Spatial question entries
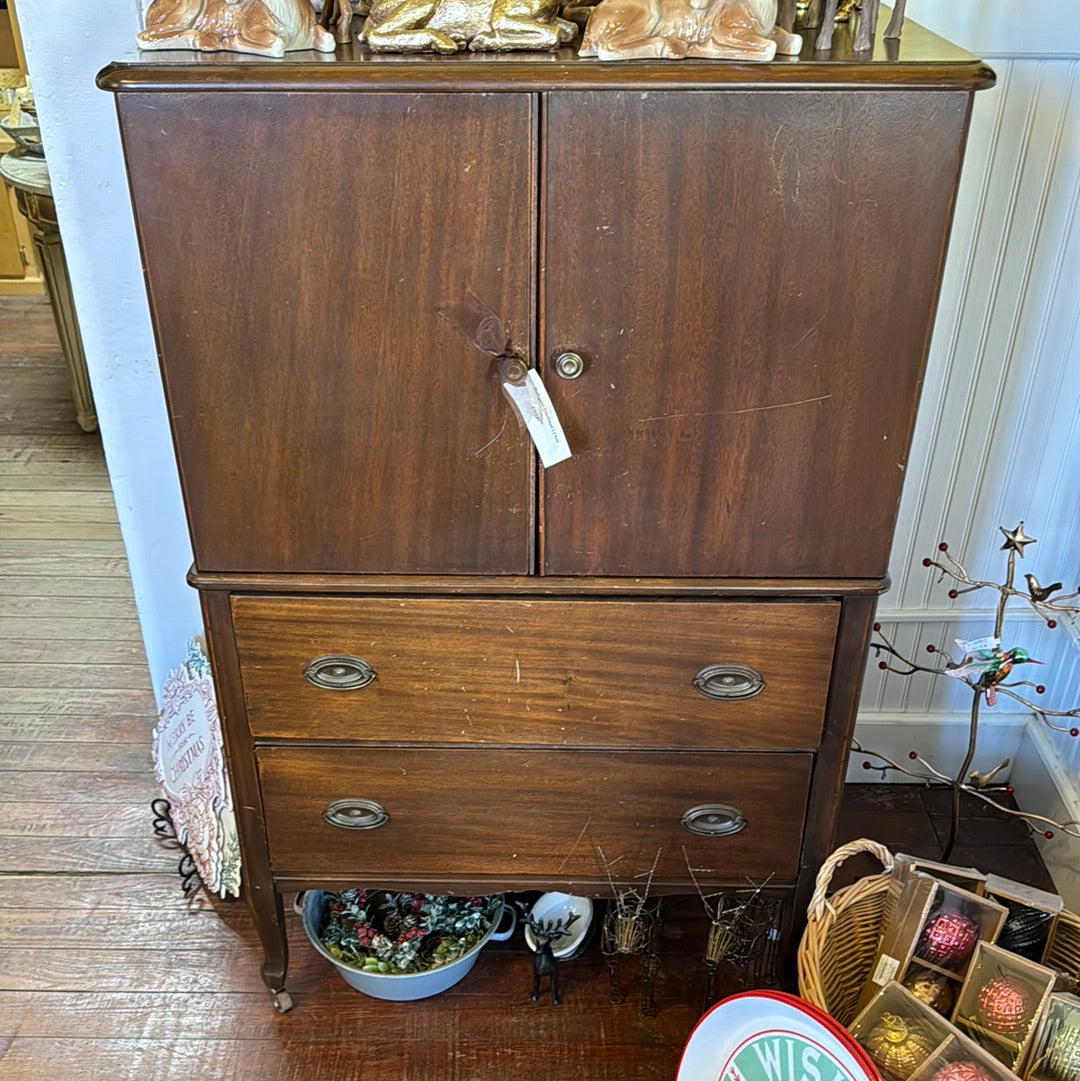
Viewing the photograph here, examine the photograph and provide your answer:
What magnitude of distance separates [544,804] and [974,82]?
92 centimetres

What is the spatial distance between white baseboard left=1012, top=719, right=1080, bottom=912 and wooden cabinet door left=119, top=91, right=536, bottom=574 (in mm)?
1087

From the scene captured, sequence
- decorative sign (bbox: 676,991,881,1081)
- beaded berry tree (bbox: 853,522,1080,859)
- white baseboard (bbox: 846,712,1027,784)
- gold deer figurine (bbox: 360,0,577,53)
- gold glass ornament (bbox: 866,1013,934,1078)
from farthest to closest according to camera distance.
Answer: white baseboard (bbox: 846,712,1027,784) → beaded berry tree (bbox: 853,522,1080,859) → gold glass ornament (bbox: 866,1013,934,1078) → decorative sign (bbox: 676,991,881,1081) → gold deer figurine (bbox: 360,0,577,53)

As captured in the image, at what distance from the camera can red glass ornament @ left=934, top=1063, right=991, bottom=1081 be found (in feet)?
4.09

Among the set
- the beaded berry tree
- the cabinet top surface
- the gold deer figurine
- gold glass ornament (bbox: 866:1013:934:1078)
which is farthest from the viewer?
the beaded berry tree

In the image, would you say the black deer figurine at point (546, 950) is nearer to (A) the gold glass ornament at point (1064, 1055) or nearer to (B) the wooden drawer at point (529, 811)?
(B) the wooden drawer at point (529, 811)

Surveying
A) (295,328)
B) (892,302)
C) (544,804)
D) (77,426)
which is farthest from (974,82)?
(77,426)

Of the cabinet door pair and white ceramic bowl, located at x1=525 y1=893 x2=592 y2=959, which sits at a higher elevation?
the cabinet door pair

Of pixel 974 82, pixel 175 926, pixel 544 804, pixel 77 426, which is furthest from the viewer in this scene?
pixel 77 426

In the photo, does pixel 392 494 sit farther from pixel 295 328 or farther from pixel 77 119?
pixel 77 119

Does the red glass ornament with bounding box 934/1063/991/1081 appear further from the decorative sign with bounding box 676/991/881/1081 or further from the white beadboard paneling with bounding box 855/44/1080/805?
the white beadboard paneling with bounding box 855/44/1080/805

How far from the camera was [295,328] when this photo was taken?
3.62 feet

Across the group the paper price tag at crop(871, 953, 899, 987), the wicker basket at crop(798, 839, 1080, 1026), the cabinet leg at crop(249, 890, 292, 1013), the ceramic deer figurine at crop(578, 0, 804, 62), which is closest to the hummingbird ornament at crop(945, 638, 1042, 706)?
the wicker basket at crop(798, 839, 1080, 1026)

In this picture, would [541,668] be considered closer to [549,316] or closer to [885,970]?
[549,316]

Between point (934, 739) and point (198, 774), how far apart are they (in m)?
1.25
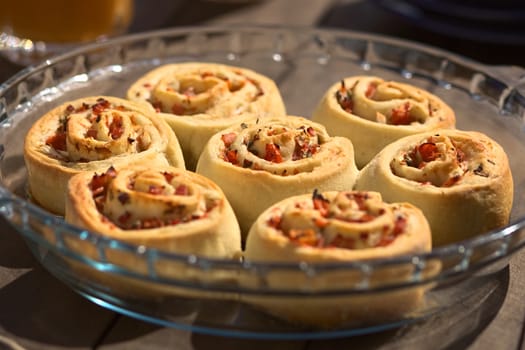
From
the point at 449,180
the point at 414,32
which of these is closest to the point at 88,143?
the point at 449,180

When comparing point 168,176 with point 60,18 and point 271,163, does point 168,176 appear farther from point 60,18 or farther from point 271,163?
point 60,18

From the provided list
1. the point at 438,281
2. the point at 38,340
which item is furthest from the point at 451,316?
the point at 38,340

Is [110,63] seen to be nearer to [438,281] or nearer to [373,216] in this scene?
[373,216]

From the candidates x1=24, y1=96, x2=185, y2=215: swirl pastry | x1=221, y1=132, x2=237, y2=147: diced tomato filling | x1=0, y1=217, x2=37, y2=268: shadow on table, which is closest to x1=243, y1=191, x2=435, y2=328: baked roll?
x1=221, y1=132, x2=237, y2=147: diced tomato filling

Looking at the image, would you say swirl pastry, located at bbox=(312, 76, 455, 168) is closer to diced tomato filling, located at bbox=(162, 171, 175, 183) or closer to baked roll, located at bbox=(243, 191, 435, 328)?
baked roll, located at bbox=(243, 191, 435, 328)

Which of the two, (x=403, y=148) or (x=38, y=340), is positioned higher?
(x=403, y=148)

- Goal -
From the data above, write out everything exactly except the pictures.

- Final result -
Viewing the photograph here, examine the photograph and provide your answer:
What magnitude of distance separates [544,804] and [974,82]?
92 centimetres

What is the spatial distance between white baseboard left=1012, top=719, right=1080, bottom=912 and wooden cabinet door left=119, top=91, right=536, bottom=574 (in mm)?
1087

From the scene captured, sequence
- decorative sign (bbox: 676,991,881,1081)
- beaded berry tree (bbox: 853,522,1080,859)
- white baseboard (bbox: 846,712,1027,784)
- gold deer figurine (bbox: 360,0,577,53)
- gold glass ornament (bbox: 866,1013,934,1078)
from farthest to closest according to camera distance.
Answer: white baseboard (bbox: 846,712,1027,784) → beaded berry tree (bbox: 853,522,1080,859) → gold glass ornament (bbox: 866,1013,934,1078) → decorative sign (bbox: 676,991,881,1081) → gold deer figurine (bbox: 360,0,577,53)

As captured in the image, at what distance from the camera can red glass ornament @ left=934, top=1063, right=991, bottom=1081 be found (in feet)?
4.09

Among the set
- the beaded berry tree
- the cabinet top surface
- the gold deer figurine
- gold glass ornament (bbox: 866:1013:934:1078)
which is farthest from the viewer?
the beaded berry tree

In the image, would you say the black deer figurine at point (546, 950) is nearer to (A) the gold glass ornament at point (1064, 1055) or nearer to (B) the wooden drawer at point (529, 811)?
(B) the wooden drawer at point (529, 811)

Surveying
A) (295,328)
B) (892,302)
C) (544,804)
D) (77,426)
which is farthest from (974,82)?
(77,426)

Of the cabinet door pair and white ceramic bowl, located at x1=525 y1=893 x2=592 y2=959, which sits at a higher elevation?
the cabinet door pair

Of pixel 974 82, pixel 175 926, pixel 544 804, pixel 77 426, which is furthest from the viewer in this scene?
pixel 77 426

In the photo, does pixel 392 494 sit farther from pixel 295 328 or farther from pixel 77 119?
pixel 77 119

Does the red glass ornament with bounding box 934/1063/991/1081 appear further from the decorative sign with bounding box 676/991/881/1081 or further from the white beadboard paneling with bounding box 855/44/1080/805?
the white beadboard paneling with bounding box 855/44/1080/805

How far from the camera was [295,328] when this photo was taken?
3.62 feet

Across the group the paper price tag at crop(871, 953, 899, 987), the wicker basket at crop(798, 839, 1080, 1026), the cabinet leg at crop(249, 890, 292, 1013), the ceramic deer figurine at crop(578, 0, 804, 62), which is closest to the hummingbird ornament at crop(945, 638, 1042, 706)?
the wicker basket at crop(798, 839, 1080, 1026)

In this picture, would [541,668] be considered closer to [549,316] or closer to [885,970]?
[549,316]

Between point (934, 739) and point (198, 774), how far apart are they (in m)?
1.25
From
the point at 449,180
the point at 414,32
which of these is closest to the point at 88,143?
the point at 449,180

When comparing point 168,176 with point 60,18 and point 271,163, does point 168,176 appear farther from point 60,18 or farther from point 271,163?
point 60,18

From the provided list
1. the point at 438,281
2. the point at 38,340
which item is furthest from the point at 451,316?
the point at 38,340

Is [110,63] seen to be nearer to [438,281] or nearer to [373,216] in this scene?
[373,216]

From the candidates x1=24, y1=96, x2=185, y2=215: swirl pastry | x1=221, y1=132, x2=237, y2=147: diced tomato filling | x1=0, y1=217, x2=37, y2=268: shadow on table, which is closest to x1=243, y1=191, x2=435, y2=328: baked roll?
x1=221, y1=132, x2=237, y2=147: diced tomato filling

Looking at the image, would you say swirl pastry, located at bbox=(312, 76, 455, 168) is closer to diced tomato filling, located at bbox=(162, 171, 175, 183) or closer to baked roll, located at bbox=(243, 191, 435, 328)?
baked roll, located at bbox=(243, 191, 435, 328)

Which of the two, (x=403, y=148) or (x=38, y=340), is positioned higher?
(x=403, y=148)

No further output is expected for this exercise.